Personally I think it is also a good idea if contributors _avoid_
doing reformats of files, even when the current formatting is "wrong".
Try to have as few non-functional changes as possible for easier
reviewing and cleaner history. Reformatting of files can be done by a
committer directly, in a clean commit with no functional changes. I
find that it makes for an easier to understand code history.


/Oskar


2012/5/15 Richard Birkby <[email protected]>:
> I think that's a good idea. Perhaps with a batch file to launch vs using
> these settings?
>
> Richard
>
> On 15 May 2012, at 06:55, cremor <[email protected]> wrote:
>
> What do you think about providing an exported Visual Studio settings file in
> the repository that contains correct C# (and maybe XML and VB) text editor
> settings? That way we could just import the settings and be sure that the
> coding standards are met (at least those that are controlled by VS
> settings).
>
> On Tuesday, January 3, 2012 1:45:19 AM UTC+1, Julian Maughan wrote:
>>
>> Tabs should be used. NHibernate mostly follows MS's coding guidelines - as
>> enforced by tools like FxCop and ReSharper:
>>
>> http://msdn.microsoft.com/en-us/library/xzf533w0(v=VS.71).aspx
>>
>> Unfortunately there are some variations, and although I'm quite active in
>> trying to standardize as much as possible its a thankless task. For example,
>> I prefer field names to use underscore-camel notation, and generally convert
>> existing code to this - particularly if there is inconsistency within a
>> class.
>>
>> On 03/01/2012 12:42 AM, "CSharper" <[email protected]> wrote:
>>>
>>> Hi,
>>>
>>> where can I find some information about coding standards in
>>> NHibernate? Are they written down somewhere?
>>>
>>> The easiest thing: should tabs or spaces be used for line indentation?
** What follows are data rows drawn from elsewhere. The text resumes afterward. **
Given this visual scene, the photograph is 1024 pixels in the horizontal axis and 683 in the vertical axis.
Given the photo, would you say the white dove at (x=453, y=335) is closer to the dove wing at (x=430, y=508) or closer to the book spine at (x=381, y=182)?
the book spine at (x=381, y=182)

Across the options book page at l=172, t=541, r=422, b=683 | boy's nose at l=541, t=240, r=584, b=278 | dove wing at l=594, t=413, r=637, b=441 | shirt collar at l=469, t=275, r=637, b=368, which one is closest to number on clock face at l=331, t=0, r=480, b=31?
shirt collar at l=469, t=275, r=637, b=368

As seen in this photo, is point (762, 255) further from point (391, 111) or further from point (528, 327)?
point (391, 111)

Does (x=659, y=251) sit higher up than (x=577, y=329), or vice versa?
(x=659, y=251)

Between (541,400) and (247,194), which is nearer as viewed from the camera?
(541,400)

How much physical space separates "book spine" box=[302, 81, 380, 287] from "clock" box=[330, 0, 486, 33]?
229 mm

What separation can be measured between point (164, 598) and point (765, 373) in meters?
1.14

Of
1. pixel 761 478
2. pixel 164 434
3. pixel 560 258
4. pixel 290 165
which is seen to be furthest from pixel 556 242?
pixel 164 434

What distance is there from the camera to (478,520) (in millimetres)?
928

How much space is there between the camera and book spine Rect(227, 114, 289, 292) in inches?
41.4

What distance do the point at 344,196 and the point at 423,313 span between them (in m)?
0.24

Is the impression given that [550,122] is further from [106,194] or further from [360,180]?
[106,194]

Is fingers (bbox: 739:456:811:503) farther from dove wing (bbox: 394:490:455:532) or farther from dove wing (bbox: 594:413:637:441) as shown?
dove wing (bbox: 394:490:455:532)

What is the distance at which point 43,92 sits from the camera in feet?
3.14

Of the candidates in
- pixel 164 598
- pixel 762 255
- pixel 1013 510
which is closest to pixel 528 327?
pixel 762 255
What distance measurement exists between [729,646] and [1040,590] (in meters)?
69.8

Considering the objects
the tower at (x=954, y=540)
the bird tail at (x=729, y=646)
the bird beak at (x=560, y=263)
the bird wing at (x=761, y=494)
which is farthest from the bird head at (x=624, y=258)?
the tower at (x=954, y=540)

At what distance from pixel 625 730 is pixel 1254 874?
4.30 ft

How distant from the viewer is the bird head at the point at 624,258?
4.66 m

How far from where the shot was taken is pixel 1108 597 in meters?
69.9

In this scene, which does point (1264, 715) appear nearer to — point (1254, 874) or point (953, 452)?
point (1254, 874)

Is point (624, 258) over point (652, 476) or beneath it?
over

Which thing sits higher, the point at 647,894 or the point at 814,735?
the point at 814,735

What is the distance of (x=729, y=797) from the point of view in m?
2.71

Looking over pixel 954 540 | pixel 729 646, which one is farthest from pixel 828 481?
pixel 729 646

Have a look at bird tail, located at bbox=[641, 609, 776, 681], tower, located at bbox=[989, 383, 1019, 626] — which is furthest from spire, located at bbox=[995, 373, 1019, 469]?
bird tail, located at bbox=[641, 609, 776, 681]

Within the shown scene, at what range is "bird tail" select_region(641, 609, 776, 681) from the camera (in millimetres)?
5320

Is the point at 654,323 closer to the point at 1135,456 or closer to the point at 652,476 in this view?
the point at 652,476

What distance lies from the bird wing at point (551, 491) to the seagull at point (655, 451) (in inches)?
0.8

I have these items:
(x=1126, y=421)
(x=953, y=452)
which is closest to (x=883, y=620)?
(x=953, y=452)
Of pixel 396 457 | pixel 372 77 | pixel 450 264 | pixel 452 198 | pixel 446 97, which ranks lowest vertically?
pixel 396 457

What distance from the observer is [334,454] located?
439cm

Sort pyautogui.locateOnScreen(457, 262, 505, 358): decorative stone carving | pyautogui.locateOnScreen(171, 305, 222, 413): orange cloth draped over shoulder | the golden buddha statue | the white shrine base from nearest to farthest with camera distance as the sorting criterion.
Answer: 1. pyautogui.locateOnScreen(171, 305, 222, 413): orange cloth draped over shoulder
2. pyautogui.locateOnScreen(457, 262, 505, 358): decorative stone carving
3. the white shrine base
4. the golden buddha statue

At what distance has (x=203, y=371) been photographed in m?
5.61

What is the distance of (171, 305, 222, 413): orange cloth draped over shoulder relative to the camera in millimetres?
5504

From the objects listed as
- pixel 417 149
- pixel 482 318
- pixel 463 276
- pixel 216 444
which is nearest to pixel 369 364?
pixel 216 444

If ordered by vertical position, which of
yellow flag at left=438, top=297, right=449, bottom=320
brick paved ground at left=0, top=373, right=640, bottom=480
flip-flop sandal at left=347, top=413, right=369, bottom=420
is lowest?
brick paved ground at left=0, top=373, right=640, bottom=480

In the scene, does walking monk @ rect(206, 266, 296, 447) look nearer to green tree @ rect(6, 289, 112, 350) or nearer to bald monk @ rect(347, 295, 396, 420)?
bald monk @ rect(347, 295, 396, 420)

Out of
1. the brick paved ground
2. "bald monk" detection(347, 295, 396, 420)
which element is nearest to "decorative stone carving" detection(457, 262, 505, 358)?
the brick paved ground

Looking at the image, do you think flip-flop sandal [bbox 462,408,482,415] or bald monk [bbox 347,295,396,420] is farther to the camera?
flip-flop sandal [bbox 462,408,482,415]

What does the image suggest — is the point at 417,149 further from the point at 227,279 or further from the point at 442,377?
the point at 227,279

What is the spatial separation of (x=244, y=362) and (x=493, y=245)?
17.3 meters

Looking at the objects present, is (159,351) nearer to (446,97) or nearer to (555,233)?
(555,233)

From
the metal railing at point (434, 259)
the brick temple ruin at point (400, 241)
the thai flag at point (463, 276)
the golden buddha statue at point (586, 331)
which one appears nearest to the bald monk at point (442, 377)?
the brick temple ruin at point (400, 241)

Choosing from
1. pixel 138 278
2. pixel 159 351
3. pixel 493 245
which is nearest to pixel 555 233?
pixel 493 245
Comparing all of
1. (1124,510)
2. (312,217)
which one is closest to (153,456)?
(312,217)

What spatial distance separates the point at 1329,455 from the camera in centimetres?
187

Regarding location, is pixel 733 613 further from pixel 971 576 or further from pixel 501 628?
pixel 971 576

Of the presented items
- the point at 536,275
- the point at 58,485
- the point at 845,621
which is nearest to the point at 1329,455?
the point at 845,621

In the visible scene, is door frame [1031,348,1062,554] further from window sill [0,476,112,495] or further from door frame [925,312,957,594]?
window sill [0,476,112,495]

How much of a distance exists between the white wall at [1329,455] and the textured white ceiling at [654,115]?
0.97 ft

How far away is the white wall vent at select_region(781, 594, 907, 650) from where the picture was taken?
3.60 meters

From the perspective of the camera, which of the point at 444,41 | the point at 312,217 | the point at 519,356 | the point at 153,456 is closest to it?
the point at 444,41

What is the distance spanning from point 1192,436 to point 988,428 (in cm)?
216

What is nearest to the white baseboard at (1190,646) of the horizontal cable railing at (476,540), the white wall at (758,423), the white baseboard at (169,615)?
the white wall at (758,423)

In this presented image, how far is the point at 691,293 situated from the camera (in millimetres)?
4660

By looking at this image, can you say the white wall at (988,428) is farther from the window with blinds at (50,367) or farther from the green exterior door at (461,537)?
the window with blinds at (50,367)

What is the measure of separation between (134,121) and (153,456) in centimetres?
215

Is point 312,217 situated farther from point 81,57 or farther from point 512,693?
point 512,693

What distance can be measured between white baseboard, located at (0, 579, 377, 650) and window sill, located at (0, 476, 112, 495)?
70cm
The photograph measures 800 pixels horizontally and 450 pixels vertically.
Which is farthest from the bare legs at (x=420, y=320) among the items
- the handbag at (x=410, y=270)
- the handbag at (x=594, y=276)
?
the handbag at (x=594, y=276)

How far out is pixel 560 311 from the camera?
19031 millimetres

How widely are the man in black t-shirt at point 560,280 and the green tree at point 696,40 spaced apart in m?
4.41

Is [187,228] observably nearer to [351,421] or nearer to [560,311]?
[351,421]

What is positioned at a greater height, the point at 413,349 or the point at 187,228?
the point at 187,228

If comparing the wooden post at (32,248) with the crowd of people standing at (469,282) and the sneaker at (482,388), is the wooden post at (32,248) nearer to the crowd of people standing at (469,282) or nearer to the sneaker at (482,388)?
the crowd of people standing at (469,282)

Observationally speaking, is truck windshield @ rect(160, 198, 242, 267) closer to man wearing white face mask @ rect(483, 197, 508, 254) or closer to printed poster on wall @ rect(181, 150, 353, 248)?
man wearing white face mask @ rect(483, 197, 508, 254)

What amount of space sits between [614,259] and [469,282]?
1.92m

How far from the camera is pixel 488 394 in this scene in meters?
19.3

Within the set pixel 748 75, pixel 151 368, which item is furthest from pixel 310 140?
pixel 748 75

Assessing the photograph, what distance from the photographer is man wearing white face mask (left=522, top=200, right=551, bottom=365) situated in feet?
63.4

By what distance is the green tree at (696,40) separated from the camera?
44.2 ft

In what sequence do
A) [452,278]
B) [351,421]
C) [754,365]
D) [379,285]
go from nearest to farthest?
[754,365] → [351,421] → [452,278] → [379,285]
>>> I've browsed some recent changes on the git repository and some pull
>>> requests and the diffs there are often much larger than they would
>>> have to be because there is a switch between tabs and spaces in the
>>> files. That makes reading patches much harder. O.k., an external diff
>>> program ignoring whitespace differences helps on the local machine but
>>> for browsing the repository online, there's no easy solution.